Comment: For those who love Dilbert, please realize that this book has nothing to do with that enjoyable character. There's also no humor here. Instead, you will find a fable that presents a unified theory of cosmology, religion, and knowledge. Before you get excited about all that you can learn, realize that this unified theory is deliberately flawed by Mr. Adams to provide you with a thought experiment to locate what is wrong with the argument. So the book is actually a brain teaser in its primary intent. It is a brain teaser that most people will find exceeds their knowledge of probability, physics, religion, philosophy, evolution, psychology and logic. So, to pick it apart you will probably need to assemble a team of people with deep knowledge in those areas. As a result, God's Debris is perfect for a serious book club. After understanding what's wrong with the arguments in the book, many will probably begin to see more unity in everything that happens based on a better platform of knowledge. That's well worthwhile.
I found this book fascinating as a puzzle, and enjoyed picking the arguments and misstatements apart.

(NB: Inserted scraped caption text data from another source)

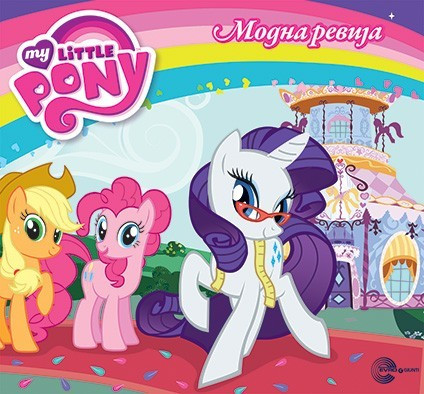 Slika My Little Pony - Modna revija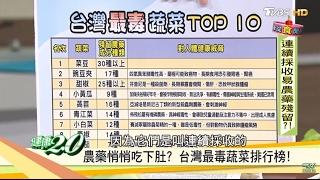 【最毒的蔬菜】「最毒的蔬菜」#最毒的蔬菜,台灣最毒蔬菜排行...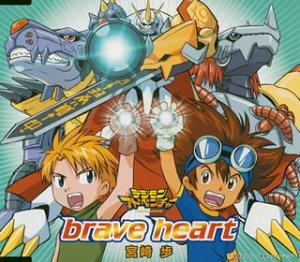 amazon brave heart デジモンシンカーズ 宮崎歩 宮崎歩 大森祥子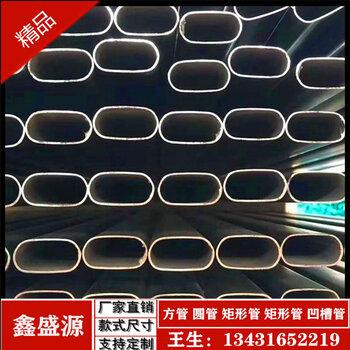 鑫盛源不锈钢120椭圆管,定制鑫盛源不锈钢圆管操作简单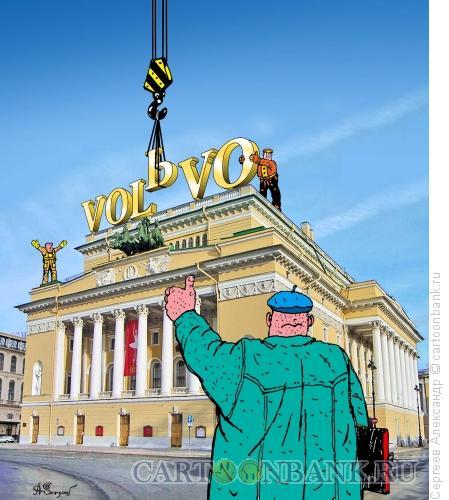 Карикатура: VOLVO ? ?????, Сергеев Александр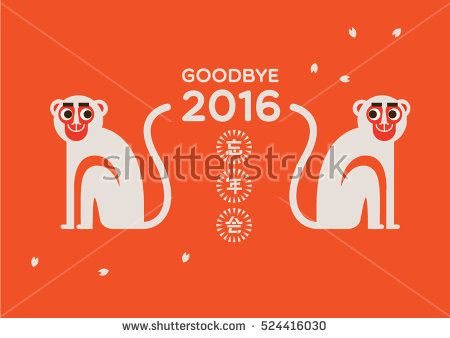 Japanese year end party template for the year of monkey/ Welcome new year festival poster/ Chinese New Year in Taiwan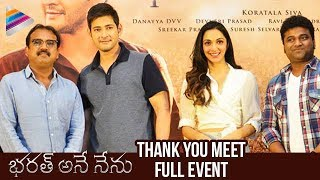 Bharat Ane Nenu Thank You Meet Full Event | Mahesh Babu | Kiara Advani | DSP | DVV Danayya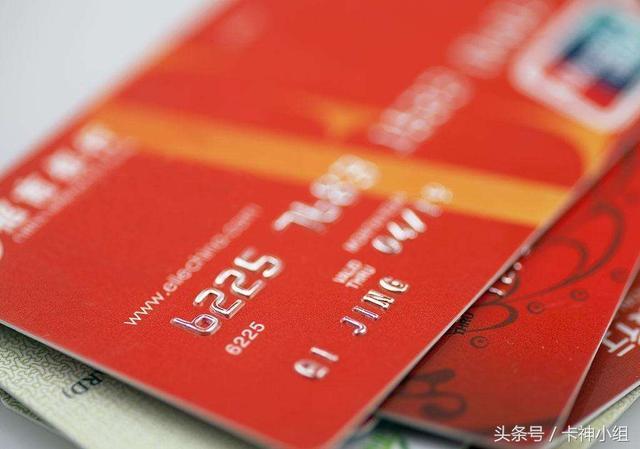 当我们信用卡每月选择最低还款时我们要多付出多少费用!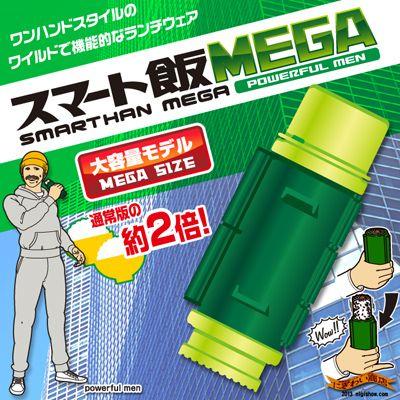 Capacity is now! POWERFUL MEN green smart food MEGA (smart rice MB)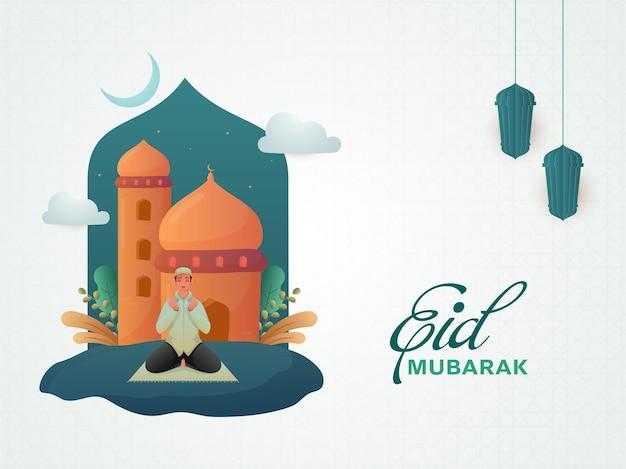 Eid mubarak schriftart mit muslimischem mann, der gebet und moscheeillustration anbietet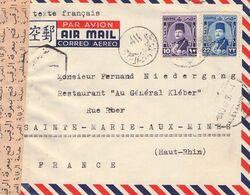 EGYPT - AIR MAIL -> FRANCE 1949 -CENSOR-  //ak282 - Poste Aérienne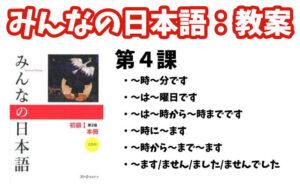 Từ vựng tiếng Nhật bài 4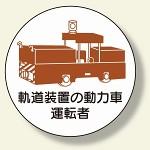 作業管理ステッカー 軌道装置の動力車運転 (370-99)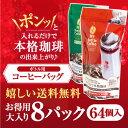 【澤井珈琲】送料無料 どこでもカフェ ボトル用コーヒーバッグ お得用 8パック(64個入)(マイボトル)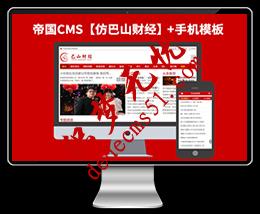 【仿巴山财经】帝国CMS7.2仿新闻资讯网站模板下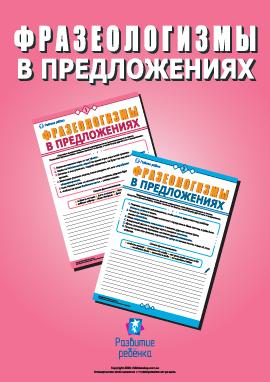Используем фразеологизмы в предложениях (русский язык)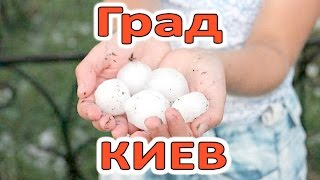 Град Киев, ливень, потоп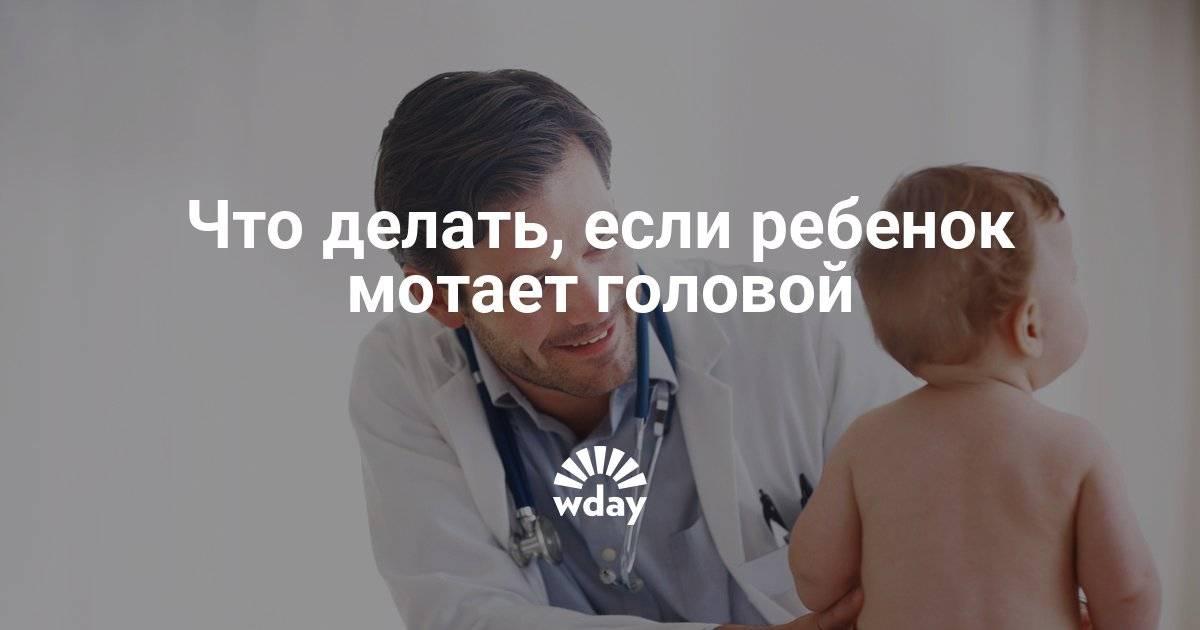Мотает головой - запись пользователя мамапотам (rumataru) в сообществе здоровье новорожденных в категории неврология - babyblog.ru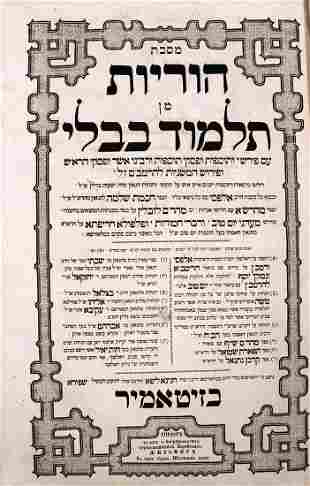 Volume with Masechtot Makot and Horayot from the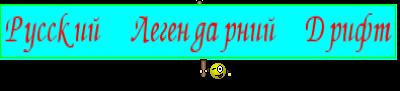 Русский Легендарний Дрифт
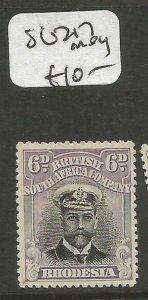 Rhodesia Admirals SG 217 MOG (1cms)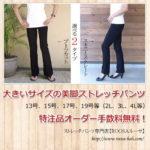 大きいサイズ&トールサイズのストレッチパンツ/美脚・脚細・美尻&小尻効果をしっかりサポート!(黒・ブラック)
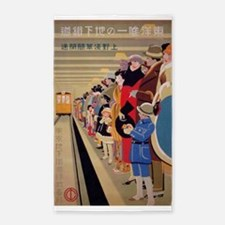 Vintage Japanese Train Station Poster Area Rug
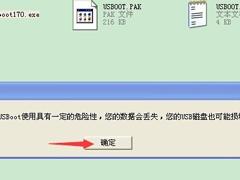 XP系统U盘格式化后容量变小怎么办?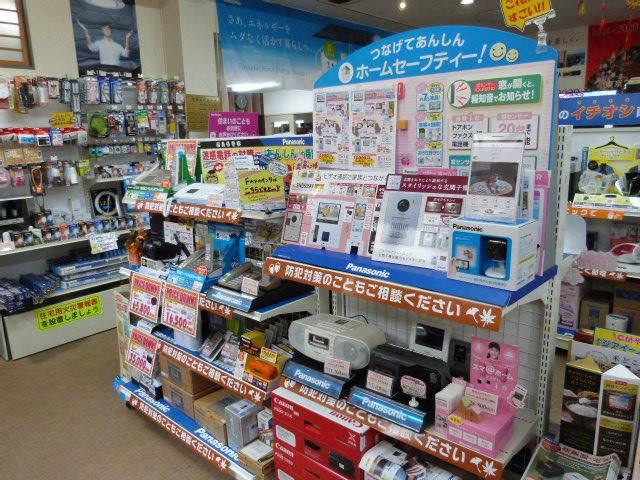 店の一角には防災・防犯関連商品を展示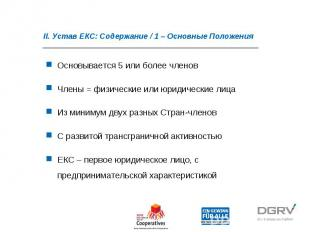 II. Устав ЕКС: Содержание / 1 – Основные Положения Основывается 5 или более член
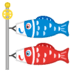 🎏 carp streamer Emoji on Google Platform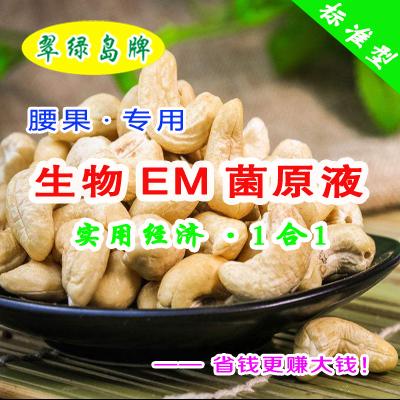 种高质量品相好的腰果★都在用翠绿岛牌生物EM菌原液!日本产的!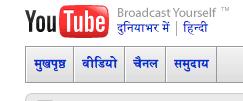 यूट्यूब-हिन्दी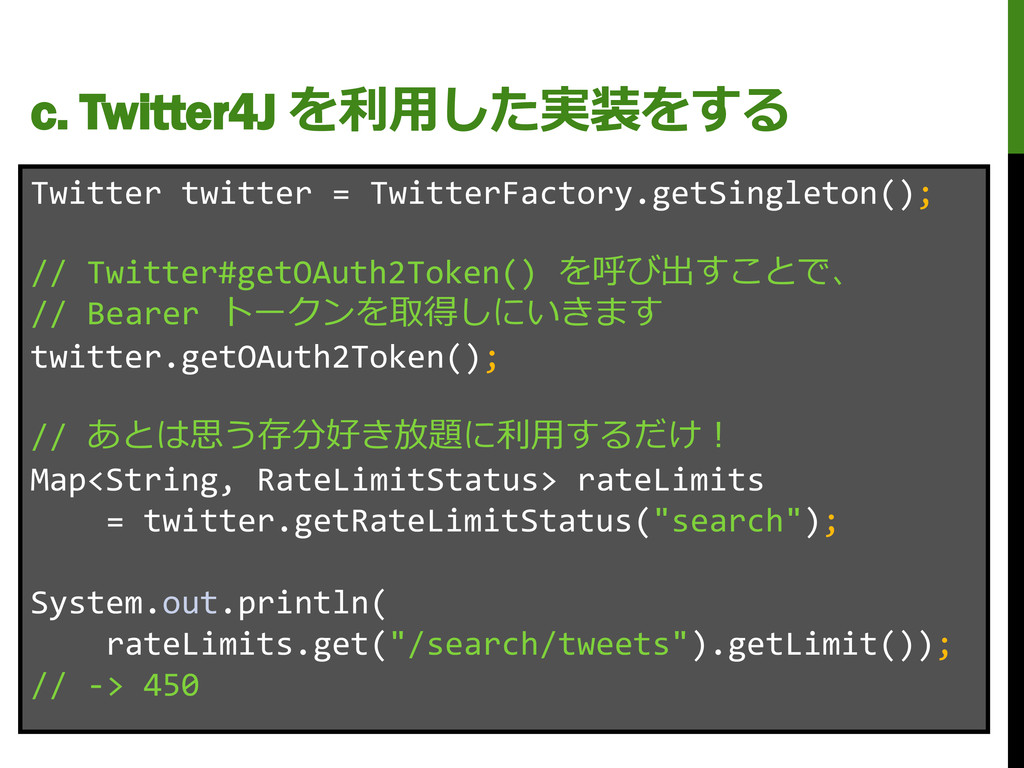 c. Twitter4J を利用した実装をする Twitter twitter = Twitt...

It reminded me of a question on the bar exam from many years ago where I had to write about what the law was in regard to a will written by an illiterate person. Great fun!
Mr. Adams warns that this book is for "people who enjoy having their brains spun around inside their skulls." He also says that it is "a view about God that you've probably never heard before." I certainly agree with both of those points. He also warns that what's in the book "isn't true . . . but it's oddly compelling." He also notes that people under the age of 14 should not read it. Although he doesn't say why, anyone who reads this book without a foundation in the subjects described may actually believe what's proposed by the Avatar. The world has enough false beliefs in it. I applaud Mr. Adams for helping to avoid creating any more.
After this book has honed your knowledge and critical thinking skills, I suggest that you take arguments that you read in other books and practice seeing what is wrong with them. All nonfiction books provide thought experiments of that sort!
I do hope Mr. Adams will write another of these thought experiments.
Overcome the appeal of simplicity to see through to the dynamic reality!
Rating: 1
Summary: An amateur rehash
Comment: What a waste of pages. It's an extended dialogue of the trashiest straw man sort, badly reiterating most every argument related to relgion. If you've never read anything about religion you could mistake this as profound or interesting; if you have you'll find it incredibly underinformed and badly written.